• _WRITTEN INSTRUCTION_
Please explain, using the news release on drones below, why it says a lack of transparency would hinder accountability even if the ATIPP Act or PIPEDA applied. Answer in one to three sentences.

• _DOCUMENT TEXT_

::::::::

Yukon Information and Privacy Commissioner
News Release: City Council looking at enlisting drones to ease the burden of bylaw enforcement
Wed, Jul 25, 2018
FOR IMMEDIATE RELEASE
July 25, 2018
City Council is now looking at enlisting drones as an option to ease the burden of bylaw enforcement
WHITEHORSE – Residents and visitors go about their daily routine in Whitehorse with a reasonable expectation of privacy. That may change however, if City Council is successful at enlisting drones, also called unmanned air vehicles (UAVs), as an option to ease the burden of bylaw enforcement.
Residents may not be aware that the City of Whitehorse is not subject to Yukon’s Access to Information and Protection of Privacy Act (ATIPP Act). Nor the Personal Information Protection and Electronic Documents Act (PIPEDA) which is a Federal privacy law.
The ATIPP Act gives individuals a right to access their personal information held by public bodies in Yukon, limits the personal information they may collect and how it may be used, and mandates other privacy and security measures. PIPEDA applies to personal information of municipal employees in the territories, but is unlikely to cover the personal information of others collected by City of Whitehorse drones.
Even if ATIPP or PIPEDA did apply, the lack of transparency around what a drone is recording, at any given time, hinders accountability. It’s difficult to make a complaint when you don’t know what personal information is being collected. The Federal Aeronautics Act regulates drone use but only in relation to safety. It does not speak to the pervasive privacy implications.

::::::::

• _DATA SUPPLIED_
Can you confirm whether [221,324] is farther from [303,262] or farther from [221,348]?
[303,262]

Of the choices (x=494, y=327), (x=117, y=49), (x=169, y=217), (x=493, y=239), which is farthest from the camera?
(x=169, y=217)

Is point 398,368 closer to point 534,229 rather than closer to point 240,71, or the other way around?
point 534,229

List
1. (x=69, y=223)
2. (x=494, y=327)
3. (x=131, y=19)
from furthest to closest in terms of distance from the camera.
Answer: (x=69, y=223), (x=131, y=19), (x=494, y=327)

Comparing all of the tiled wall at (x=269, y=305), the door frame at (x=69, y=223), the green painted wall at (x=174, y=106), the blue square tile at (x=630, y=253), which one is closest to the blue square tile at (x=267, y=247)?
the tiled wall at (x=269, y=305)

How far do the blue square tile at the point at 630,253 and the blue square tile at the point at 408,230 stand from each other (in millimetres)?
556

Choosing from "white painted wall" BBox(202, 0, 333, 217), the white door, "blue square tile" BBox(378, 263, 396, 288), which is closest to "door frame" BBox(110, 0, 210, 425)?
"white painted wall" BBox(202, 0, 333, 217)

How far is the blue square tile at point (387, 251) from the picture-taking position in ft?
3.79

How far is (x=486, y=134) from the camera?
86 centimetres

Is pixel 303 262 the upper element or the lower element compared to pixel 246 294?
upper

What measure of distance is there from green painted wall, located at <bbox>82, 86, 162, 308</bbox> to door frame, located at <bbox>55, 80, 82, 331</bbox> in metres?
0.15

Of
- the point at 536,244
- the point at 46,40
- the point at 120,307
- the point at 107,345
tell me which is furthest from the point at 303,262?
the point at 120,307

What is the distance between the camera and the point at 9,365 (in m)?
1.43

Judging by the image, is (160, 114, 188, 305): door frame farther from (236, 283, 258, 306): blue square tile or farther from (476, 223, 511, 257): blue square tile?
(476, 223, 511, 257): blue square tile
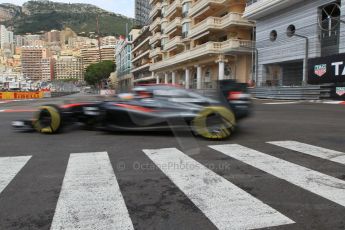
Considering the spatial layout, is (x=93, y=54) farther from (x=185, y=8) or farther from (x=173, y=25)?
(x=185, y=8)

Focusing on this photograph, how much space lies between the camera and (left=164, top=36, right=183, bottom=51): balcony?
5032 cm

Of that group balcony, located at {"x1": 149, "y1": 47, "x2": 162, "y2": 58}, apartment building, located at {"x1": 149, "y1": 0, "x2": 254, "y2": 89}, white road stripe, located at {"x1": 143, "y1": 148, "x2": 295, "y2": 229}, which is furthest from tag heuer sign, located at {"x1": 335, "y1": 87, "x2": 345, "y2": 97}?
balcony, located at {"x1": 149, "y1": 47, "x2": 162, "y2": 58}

::::::::

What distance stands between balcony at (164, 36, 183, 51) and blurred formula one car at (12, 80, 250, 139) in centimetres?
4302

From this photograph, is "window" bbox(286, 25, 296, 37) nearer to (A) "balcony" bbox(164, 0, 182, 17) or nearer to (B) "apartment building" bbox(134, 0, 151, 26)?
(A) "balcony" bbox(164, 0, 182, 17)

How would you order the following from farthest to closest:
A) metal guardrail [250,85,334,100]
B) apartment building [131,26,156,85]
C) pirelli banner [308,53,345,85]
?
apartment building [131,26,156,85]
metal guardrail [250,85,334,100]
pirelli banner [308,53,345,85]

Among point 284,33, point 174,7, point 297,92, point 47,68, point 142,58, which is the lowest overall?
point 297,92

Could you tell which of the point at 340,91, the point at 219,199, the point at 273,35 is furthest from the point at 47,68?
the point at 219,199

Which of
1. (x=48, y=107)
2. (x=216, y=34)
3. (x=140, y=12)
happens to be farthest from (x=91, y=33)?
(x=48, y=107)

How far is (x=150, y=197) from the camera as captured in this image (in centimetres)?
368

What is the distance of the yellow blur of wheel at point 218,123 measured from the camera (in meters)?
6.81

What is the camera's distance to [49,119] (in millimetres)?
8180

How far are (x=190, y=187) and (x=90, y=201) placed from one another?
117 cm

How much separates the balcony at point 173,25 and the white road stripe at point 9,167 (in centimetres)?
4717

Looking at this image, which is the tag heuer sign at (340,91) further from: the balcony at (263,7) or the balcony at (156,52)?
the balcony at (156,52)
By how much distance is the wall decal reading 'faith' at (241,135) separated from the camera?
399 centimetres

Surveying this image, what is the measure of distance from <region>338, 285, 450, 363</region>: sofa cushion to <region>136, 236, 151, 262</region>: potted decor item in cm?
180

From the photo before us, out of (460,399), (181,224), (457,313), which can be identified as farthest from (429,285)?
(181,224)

::::::::

• _TASK OUTPUT_
At any given time, no one can tell what a drone is recording. If people don't know what personal information is being collected, it's difficult for them to make a complaint, so accountability suffers even if a privacy law applies.